API Reference¶

Defines how the data is scrapped from the Trustpilot site.

fakepilot.xray.extract_author_id(tag)[source]¶: Extract the review’s author id.

fakepilot.xray.extract_author_name(tag)[source]¶: Extract the review’s author’s name.

fakepilot.xray.extract_categories(tag)[source]¶: Return the company’s category list.

fakepilot.xray.extract_company_info(tag)[source]¶: Extract the data of a company.

fakepilot.xray.extract_company_name(tag)[source]¶: Return the name of the company.

fakepilot.xray.extract_contact_info(tag)[source]¶

Extract the phone, address and email fields.

Returns:: A pair whose first element is the phone number, then the email and finally the address.

fakepilot.xray.extract_content(tag)[source]¶

Extract the content or body of the review.

It is returned in Unicode encoding.

fakepilot.xray.extract_date(tag)[source]¶: Extract the date the review was posted.

fakepilot.xray.extract_rating(tag)[source]¶: Extract the rating in the review.

fakepilot.xray.extract_rating_stats(tag)[source]¶

Extract the number of reviews and the TrustScore.

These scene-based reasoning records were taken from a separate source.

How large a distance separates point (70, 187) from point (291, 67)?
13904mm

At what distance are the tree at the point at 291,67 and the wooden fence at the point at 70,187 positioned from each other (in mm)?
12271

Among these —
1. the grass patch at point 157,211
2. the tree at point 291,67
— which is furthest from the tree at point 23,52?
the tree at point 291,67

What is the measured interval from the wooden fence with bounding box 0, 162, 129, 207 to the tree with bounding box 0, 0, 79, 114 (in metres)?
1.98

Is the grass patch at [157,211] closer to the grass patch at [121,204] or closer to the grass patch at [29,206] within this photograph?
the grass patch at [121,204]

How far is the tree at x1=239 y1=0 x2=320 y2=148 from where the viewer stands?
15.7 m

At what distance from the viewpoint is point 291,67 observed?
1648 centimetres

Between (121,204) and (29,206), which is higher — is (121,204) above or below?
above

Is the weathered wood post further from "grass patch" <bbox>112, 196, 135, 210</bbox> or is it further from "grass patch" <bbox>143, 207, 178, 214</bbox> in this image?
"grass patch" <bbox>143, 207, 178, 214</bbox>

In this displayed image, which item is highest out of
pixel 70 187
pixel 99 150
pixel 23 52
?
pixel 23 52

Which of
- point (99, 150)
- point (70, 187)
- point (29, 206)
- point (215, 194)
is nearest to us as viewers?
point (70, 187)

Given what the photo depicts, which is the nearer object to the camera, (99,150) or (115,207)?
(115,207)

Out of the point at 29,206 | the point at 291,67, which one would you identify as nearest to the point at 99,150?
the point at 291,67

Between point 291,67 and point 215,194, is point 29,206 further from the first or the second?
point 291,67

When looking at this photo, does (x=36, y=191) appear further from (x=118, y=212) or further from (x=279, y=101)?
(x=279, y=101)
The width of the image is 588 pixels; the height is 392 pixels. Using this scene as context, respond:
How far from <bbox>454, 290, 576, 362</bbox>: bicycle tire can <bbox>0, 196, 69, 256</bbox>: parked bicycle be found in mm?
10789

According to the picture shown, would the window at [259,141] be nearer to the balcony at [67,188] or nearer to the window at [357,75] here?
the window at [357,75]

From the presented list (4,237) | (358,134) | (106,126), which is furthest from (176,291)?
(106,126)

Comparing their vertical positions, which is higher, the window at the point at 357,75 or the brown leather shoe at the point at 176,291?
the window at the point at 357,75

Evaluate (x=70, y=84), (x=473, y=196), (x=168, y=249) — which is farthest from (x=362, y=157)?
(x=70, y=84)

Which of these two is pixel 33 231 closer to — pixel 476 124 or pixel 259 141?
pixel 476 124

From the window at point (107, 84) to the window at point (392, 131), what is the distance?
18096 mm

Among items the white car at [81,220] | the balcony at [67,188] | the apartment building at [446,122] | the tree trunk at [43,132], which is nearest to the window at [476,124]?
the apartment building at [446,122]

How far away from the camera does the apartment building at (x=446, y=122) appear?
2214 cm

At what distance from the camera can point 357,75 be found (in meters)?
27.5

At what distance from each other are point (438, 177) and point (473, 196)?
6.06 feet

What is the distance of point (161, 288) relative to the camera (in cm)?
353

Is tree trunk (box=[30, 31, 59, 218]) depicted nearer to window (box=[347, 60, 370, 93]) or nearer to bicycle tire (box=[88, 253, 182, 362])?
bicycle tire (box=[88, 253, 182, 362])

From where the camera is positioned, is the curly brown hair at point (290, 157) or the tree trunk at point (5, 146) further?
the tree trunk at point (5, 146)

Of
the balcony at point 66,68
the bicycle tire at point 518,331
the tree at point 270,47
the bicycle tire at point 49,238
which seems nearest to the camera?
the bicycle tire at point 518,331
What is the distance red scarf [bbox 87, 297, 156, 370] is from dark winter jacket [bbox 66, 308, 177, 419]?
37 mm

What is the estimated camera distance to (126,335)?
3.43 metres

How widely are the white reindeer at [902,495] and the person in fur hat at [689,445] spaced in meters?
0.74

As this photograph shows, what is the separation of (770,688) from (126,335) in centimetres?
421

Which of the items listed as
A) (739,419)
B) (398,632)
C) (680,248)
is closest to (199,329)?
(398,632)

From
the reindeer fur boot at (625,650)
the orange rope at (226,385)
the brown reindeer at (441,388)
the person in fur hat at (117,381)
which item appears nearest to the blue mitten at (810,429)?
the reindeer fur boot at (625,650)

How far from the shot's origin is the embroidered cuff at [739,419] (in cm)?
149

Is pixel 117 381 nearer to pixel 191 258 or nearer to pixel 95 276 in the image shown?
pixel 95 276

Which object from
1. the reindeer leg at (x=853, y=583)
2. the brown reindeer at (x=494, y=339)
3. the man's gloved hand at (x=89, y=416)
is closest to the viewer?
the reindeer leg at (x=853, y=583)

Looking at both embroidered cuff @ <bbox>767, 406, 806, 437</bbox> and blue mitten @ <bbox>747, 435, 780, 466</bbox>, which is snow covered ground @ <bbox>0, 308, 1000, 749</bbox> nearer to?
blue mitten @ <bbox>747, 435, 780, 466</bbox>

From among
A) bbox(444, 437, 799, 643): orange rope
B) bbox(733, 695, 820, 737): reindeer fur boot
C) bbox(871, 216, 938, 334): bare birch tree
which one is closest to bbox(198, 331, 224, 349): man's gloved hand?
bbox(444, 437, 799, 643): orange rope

Both attributes are extracted simultaneously because they are in the same tag.

fakepilot.xray.extract_review_info(tag)[source]¶: Extract the review’s data

fakepilot.xray.extract_url(tag)[source]¶

Return the URL of the company.

Trustpilot uses the company registered URL to uniquely identify a company. However, they aren’t normalized. Sometimes they can be www.company-site.es or company-site.es. URL of the company as it is stored in Trustpilot.

fakepilot.xray.parse_page(page)[source]¶

Parse page with BeautifulSoup.

Set the lxml’s parser if it is installed. If not, the html.parser is used.

Parameters:: page (str) – HTML document to be parsed.
Returns:: Parsed page with BeautifulSoup class.
Return type:: bs4.BeautifulSoup